My recovery journey began about 32 years ago. My 14-year-old son led me into action. He was skipping school and not obeying the rules of our home. I was reacting like a crazed mother. Mainly, I was worried sick about his actions and knowing that he was using substances. I was afraid for his life.
After trying many avenues to get him help we decided to put him in a rehab program for juveniles. This program was very strict and used a family disease approach. I promised, during a conference with counselors at the rehab facility, that I would not drink any alcohol and all alcohol would be removed from the house. A week after I made that promise I drank wine with dinner to the point that I was drunk. I woke up the next morning with such remorse and a realization that I had broken my promise. I had been learning about the disease of alcohol addiction at the parent education programs. I remember hearing “if you think you have a problem with alcohol, you do.” This question never comes up for someone without a problem (a normal drinker).
I went to an AA meeting a couple of days later and announced my name, that I wasn’t an alcoholic, but I I wanted to stop drinking and had heard it works for people in AA. They laughed at me but I was told after the meeting that if I don’t have a problem it would be a piece of cake for me. The third tradition was pointed out to me: “The only requirement for membership is a desire to stop drinking”. I had the desire and about 3 months later after attending meetings I realized that I also had the disease. I broke through the denial and realized that I didn’t drink normally. I’ve not had a drink since that first meeting and my life is beyond my wildest dreams. Sounds easy, but it wasn’t. I had to work through the steps with a sponsor, go to meetings, read lots of literature, and commit myself to being a better person by doing the right things.

= Dataset excerpts =
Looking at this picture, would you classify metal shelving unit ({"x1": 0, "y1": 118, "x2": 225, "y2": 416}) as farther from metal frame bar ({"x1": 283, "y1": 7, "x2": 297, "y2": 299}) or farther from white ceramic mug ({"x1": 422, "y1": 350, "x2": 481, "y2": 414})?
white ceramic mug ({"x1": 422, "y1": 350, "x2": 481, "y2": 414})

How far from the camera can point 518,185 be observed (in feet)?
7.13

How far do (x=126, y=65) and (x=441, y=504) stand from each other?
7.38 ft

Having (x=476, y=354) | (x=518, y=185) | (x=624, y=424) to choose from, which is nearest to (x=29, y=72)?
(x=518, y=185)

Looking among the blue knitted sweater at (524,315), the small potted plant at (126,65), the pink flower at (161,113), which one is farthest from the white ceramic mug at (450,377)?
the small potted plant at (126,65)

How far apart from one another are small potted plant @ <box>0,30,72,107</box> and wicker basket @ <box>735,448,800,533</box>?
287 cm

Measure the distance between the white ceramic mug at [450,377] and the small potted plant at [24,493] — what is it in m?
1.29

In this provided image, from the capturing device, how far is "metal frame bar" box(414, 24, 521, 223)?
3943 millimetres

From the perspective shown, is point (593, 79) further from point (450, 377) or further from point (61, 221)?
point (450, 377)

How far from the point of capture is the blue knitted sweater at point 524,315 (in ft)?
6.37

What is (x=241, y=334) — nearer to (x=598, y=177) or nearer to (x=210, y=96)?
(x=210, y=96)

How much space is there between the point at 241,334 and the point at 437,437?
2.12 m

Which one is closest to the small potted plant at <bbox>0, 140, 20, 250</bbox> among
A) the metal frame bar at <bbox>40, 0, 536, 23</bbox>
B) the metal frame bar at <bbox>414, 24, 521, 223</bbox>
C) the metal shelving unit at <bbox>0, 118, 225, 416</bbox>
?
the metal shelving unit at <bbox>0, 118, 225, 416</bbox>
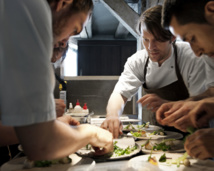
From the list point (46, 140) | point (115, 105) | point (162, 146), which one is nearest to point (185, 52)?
point (115, 105)

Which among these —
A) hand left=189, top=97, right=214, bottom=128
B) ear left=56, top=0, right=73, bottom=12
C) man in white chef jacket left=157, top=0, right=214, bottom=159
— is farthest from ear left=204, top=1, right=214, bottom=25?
ear left=56, top=0, right=73, bottom=12

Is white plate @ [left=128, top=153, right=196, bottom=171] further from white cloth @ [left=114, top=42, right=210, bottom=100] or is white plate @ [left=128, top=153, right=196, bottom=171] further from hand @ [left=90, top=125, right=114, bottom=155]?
white cloth @ [left=114, top=42, right=210, bottom=100]

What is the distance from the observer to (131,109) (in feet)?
12.8

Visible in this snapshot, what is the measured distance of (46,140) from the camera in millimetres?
720

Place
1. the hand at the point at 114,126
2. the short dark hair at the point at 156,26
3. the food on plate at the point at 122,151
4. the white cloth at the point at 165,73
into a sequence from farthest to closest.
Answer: the white cloth at the point at 165,73
the short dark hair at the point at 156,26
the hand at the point at 114,126
the food on plate at the point at 122,151

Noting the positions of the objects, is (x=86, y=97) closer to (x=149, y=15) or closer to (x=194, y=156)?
(x=149, y=15)

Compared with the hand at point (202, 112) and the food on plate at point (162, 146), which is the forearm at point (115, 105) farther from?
the hand at point (202, 112)

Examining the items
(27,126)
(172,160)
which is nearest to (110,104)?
(172,160)

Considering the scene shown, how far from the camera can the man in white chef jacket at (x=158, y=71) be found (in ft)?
6.65

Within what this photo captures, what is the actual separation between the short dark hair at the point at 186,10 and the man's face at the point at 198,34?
0.9 inches

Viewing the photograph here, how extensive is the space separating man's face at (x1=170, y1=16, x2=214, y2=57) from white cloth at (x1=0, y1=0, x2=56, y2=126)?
75 cm

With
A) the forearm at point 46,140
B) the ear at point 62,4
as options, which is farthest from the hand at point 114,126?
the ear at point 62,4

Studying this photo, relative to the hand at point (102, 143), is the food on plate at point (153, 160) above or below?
below

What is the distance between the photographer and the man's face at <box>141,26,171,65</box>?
207 cm
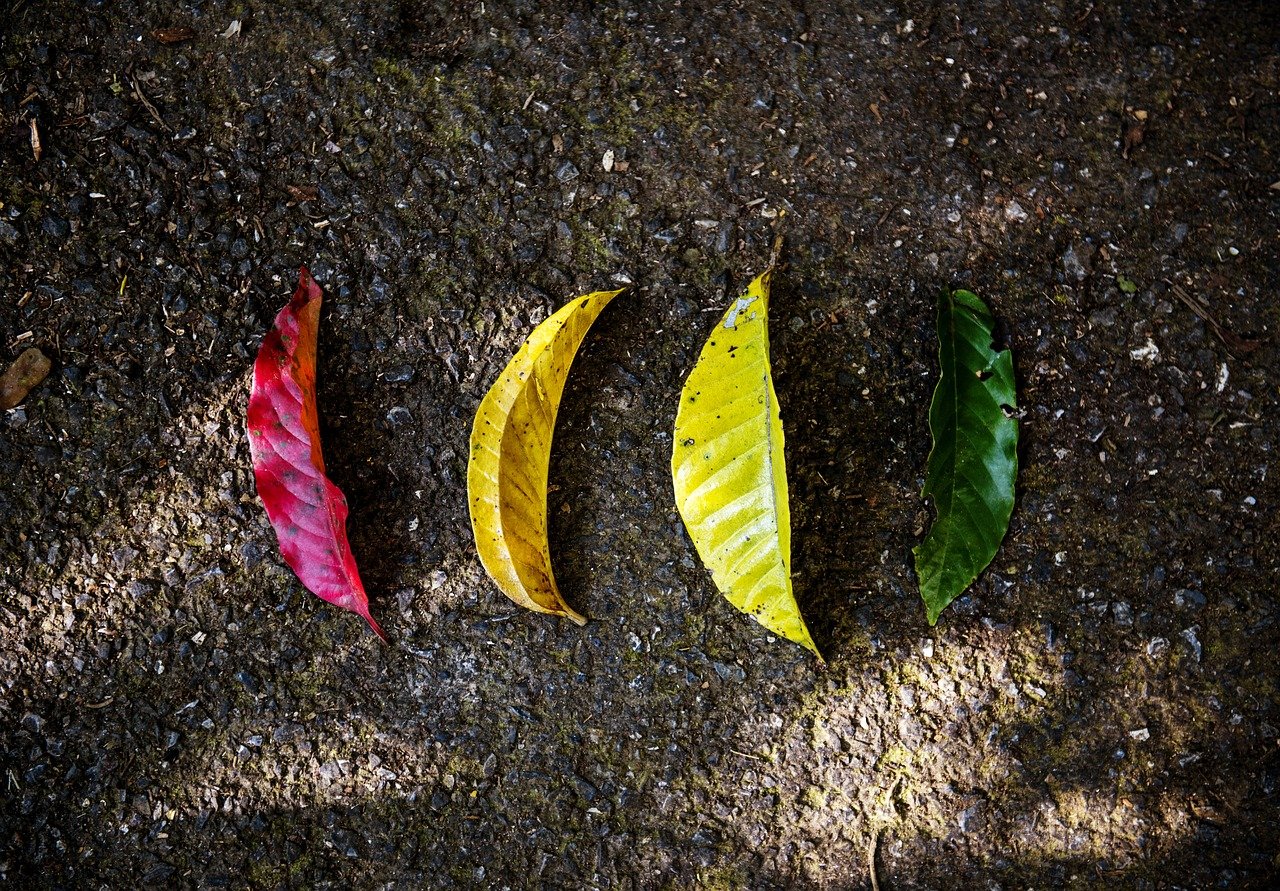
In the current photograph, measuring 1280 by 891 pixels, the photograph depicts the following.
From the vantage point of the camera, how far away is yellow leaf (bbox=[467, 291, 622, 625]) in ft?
6.07

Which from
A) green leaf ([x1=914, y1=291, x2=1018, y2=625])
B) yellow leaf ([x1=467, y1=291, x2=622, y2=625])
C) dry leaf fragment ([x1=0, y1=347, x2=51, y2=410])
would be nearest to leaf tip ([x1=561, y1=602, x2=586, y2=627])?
yellow leaf ([x1=467, y1=291, x2=622, y2=625])

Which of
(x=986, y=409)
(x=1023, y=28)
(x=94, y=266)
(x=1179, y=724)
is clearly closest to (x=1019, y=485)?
(x=986, y=409)

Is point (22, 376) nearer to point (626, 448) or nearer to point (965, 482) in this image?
point (626, 448)

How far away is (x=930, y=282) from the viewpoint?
6.66 feet

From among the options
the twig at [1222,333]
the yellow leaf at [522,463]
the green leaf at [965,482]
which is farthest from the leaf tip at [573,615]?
the twig at [1222,333]

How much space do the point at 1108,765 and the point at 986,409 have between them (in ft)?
2.69

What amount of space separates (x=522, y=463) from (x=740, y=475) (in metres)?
0.46

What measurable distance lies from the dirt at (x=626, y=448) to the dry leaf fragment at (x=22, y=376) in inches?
1.4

= Prompt 1 =
Copy the recovery story between "My recovery journey" and "for his life.", inclusive.
= Prompt 2 =
Answer these about the recovery story:
(a) How old was the son when the recovery journey began?
(b) How long after promising not to drink did the writer get drunk on wine with dinner?
(c) About how long after starting meetings did the writer realize having the disease?
= Prompt 3 =
How might the recovery story go on after its last sentence? Carry it further in the same first-person voice.
The listing is separate material from the recovery story.

= Exercise result 1 =
My recovery journey began about 32 years ago. My 14-year-old son led me into action. He was skipping school and not obeying the rules of our home. I was reacting like a crazed mother. Mainly, I was worried sick about his actions and knowing that he was using substances. I was afraid for his life.

= Exercise result 2 =
(a) 14 years old.
(b) A week.
(c) About 3 months.

= Exercise result 3 =
My life has not been without challenges. My husband died of lung cancer about 3 years into my sobriety. The child that was sent to rehab struggled with his addiction and ended up in jail from actions taken while drunk. Then he was killed in a traffic accident when he was 23 years old (even though he had no substances in his body at the time). The most amazing thing is that I didn’t take a drink during all that pain. I was surrounded and carried through by supportive friends, family, and a faith in God that is unending. I am thankful that I found a new way to live and grateful for the son who started the process for this new way of life. His life had purpose and our whole family is better because he lived.